After that, all that was left was to put the knurling on the handle. I have a large scissor-style knurling wheel that mounts into a quick-change tool holder. When knurling, slow feed seems to be the way to go so I set the gears back to the stock settings. I think this feeds around 0.0004″ per revolution. I chucked the threaded end of the work just past the threads and then used a center drill to prepare the work for a live center. The live center sits in the tail stock and supports the opposite end of the work so it doesn’t flex while you’re working on it. Once this was done, I tried to line up the two wheels on the knurling tool directly above and below the work centered as best as possible.
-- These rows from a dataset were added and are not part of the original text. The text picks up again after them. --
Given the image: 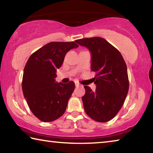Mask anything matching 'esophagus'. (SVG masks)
Instances as JSON below:
<instances>
[{"instance_id":"34e87169","label":"esophagus","mask_w":153,"mask_h":153,"mask_svg":"<svg viewBox=\"0 0 153 153\" xmlns=\"http://www.w3.org/2000/svg\"><path fill=\"white\" fill-rule=\"evenodd\" d=\"M75 85H76V87H78L79 86H80V84H79L78 82H75Z\"/></svg>"}]
</instances>
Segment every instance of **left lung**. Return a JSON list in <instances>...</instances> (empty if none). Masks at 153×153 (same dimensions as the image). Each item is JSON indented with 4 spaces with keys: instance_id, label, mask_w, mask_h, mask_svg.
<instances>
[{
    "instance_id": "8db88e82",
    "label": "left lung",
    "mask_w": 153,
    "mask_h": 153,
    "mask_svg": "<svg viewBox=\"0 0 153 153\" xmlns=\"http://www.w3.org/2000/svg\"><path fill=\"white\" fill-rule=\"evenodd\" d=\"M91 54V70L95 71V91L85 86L82 97L85 112L98 122H107L115 117L125 101L129 90L128 70L120 51L100 37L75 41Z\"/></svg>"
}]
</instances>
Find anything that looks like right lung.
<instances>
[{"instance_id":"right-lung-1","label":"right lung","mask_w":153,"mask_h":153,"mask_svg":"<svg viewBox=\"0 0 153 153\" xmlns=\"http://www.w3.org/2000/svg\"><path fill=\"white\" fill-rule=\"evenodd\" d=\"M78 47L74 42H52L30 56L24 67L22 90L30 110L44 122L63 115L75 89L74 82H56V70L69 50Z\"/></svg>"}]
</instances>
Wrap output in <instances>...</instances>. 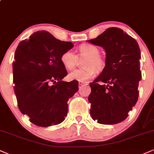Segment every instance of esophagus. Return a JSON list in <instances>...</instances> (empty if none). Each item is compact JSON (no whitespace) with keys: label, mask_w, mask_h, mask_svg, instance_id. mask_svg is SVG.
I'll return each instance as SVG.
<instances>
[{"label":"esophagus","mask_w":154,"mask_h":154,"mask_svg":"<svg viewBox=\"0 0 154 154\" xmlns=\"http://www.w3.org/2000/svg\"><path fill=\"white\" fill-rule=\"evenodd\" d=\"M88 85V82H79V87H81V86H83V85Z\"/></svg>","instance_id":"esophagus-1"}]
</instances>
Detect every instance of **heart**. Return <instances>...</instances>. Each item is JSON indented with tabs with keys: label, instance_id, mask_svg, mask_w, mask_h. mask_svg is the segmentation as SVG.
Listing matches in <instances>:
<instances>
[{
	"label": "heart",
	"instance_id": "obj_1",
	"mask_svg": "<svg viewBox=\"0 0 154 154\" xmlns=\"http://www.w3.org/2000/svg\"><path fill=\"white\" fill-rule=\"evenodd\" d=\"M100 50L98 47L91 44H83L79 47V57H86L83 61L82 69H77L69 74V78L72 80L85 82L94 77L95 69L98 71L103 69L105 62L100 56ZM61 61L68 69L75 68L78 61V57L73 51H65L61 56Z\"/></svg>",
	"mask_w": 154,
	"mask_h": 154
}]
</instances>
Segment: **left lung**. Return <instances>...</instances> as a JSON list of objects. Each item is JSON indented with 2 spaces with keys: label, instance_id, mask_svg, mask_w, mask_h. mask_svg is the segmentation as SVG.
<instances>
[{
  "label": "left lung",
  "instance_id": "1",
  "mask_svg": "<svg viewBox=\"0 0 154 154\" xmlns=\"http://www.w3.org/2000/svg\"><path fill=\"white\" fill-rule=\"evenodd\" d=\"M88 42L103 48L106 66L90 83L91 115L102 125L126 119L138 98L140 51L137 41L117 27H111Z\"/></svg>",
  "mask_w": 154,
  "mask_h": 154
}]
</instances>
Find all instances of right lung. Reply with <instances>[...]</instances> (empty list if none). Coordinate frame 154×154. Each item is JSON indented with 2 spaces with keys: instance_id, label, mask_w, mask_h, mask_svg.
I'll return each instance as SVG.
<instances>
[{
  "instance_id": "1",
  "label": "right lung",
  "mask_w": 154,
  "mask_h": 154,
  "mask_svg": "<svg viewBox=\"0 0 154 154\" xmlns=\"http://www.w3.org/2000/svg\"><path fill=\"white\" fill-rule=\"evenodd\" d=\"M73 47L45 30L17 46L13 75L18 106L37 126L59 125L67 115V101L78 91V81H62L67 72L61 56Z\"/></svg>"
}]
</instances>
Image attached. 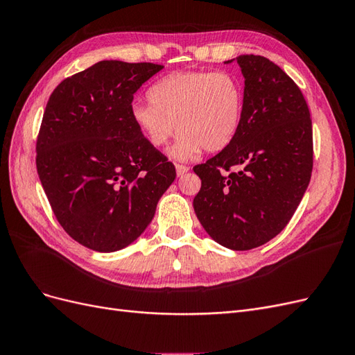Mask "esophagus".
I'll list each match as a JSON object with an SVG mask.
<instances>
[{"label":"esophagus","instance_id":"34e87169","mask_svg":"<svg viewBox=\"0 0 355 355\" xmlns=\"http://www.w3.org/2000/svg\"><path fill=\"white\" fill-rule=\"evenodd\" d=\"M187 171H189V167L188 166H184V164H176V173L178 176H184Z\"/></svg>","mask_w":355,"mask_h":355}]
</instances>
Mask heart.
I'll use <instances>...</instances> for the list:
<instances>
[{
  "label": "heart",
  "mask_w": 355,
  "mask_h": 355,
  "mask_svg": "<svg viewBox=\"0 0 355 355\" xmlns=\"http://www.w3.org/2000/svg\"><path fill=\"white\" fill-rule=\"evenodd\" d=\"M151 103L136 102L132 118L148 142L164 146L176 132L173 154L188 159L227 148L237 136L245 108L244 84L228 71H179L149 89Z\"/></svg>",
  "instance_id": "obj_1"
}]
</instances>
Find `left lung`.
<instances>
[{
	"label": "left lung",
	"mask_w": 355,
	"mask_h": 355,
	"mask_svg": "<svg viewBox=\"0 0 355 355\" xmlns=\"http://www.w3.org/2000/svg\"><path fill=\"white\" fill-rule=\"evenodd\" d=\"M228 60L227 63H230ZM245 108L234 141L194 171V210L220 245L250 250L280 234L313 173V123L302 92L263 56L243 55Z\"/></svg>",
	"instance_id": "1"
}]
</instances>
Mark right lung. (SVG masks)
Here are the masks:
<instances>
[{
    "label": "right lung",
    "instance_id": "1",
    "mask_svg": "<svg viewBox=\"0 0 355 355\" xmlns=\"http://www.w3.org/2000/svg\"><path fill=\"white\" fill-rule=\"evenodd\" d=\"M163 68L102 60L50 94L37 137V171L60 227L92 250L132 244L176 178L173 163L132 118L133 94Z\"/></svg>",
    "mask_w": 355,
    "mask_h": 355
}]
</instances>
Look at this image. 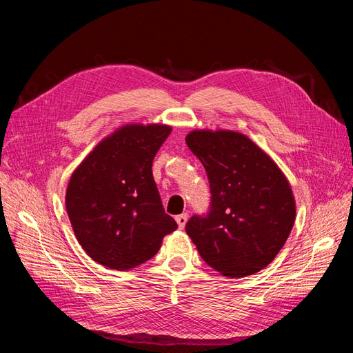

I got it as good as I could and then tightened down the wheels until they they started biting into the work. Applied lots of cutting oil and then turned it a few times by hand just to see how the pattern looked. It looked great so I fired up the lathe to about 150 rpm and engaged the auto-feed. It was real slow going but turned out looking great. Once it got as far as I wanted the knurling, I backed off the disengaged the autofeed, loosened the wheels, backed off the tool and moved the carriage back to the start. I lined it back up on center. I tightened the wheels slightly and turned the work by hand. The wheels slipped into the grooves that were cut on the first pass and I tightened the wheels to what I estimated as twice the cutting depth. I made a second pass to finish up. Once done, I ran a diamond file over the knurling to clean up any sharp edges. It turned out great.
After that it was a simple matter to drill a hole in the head of the hammer, thread it and then screw the rod in. I offset the hole slightly towards the big end as close to the center of gravity as I could get it to keep the weight right. They both turned out great. The first one is mine and the second I sent to a friend.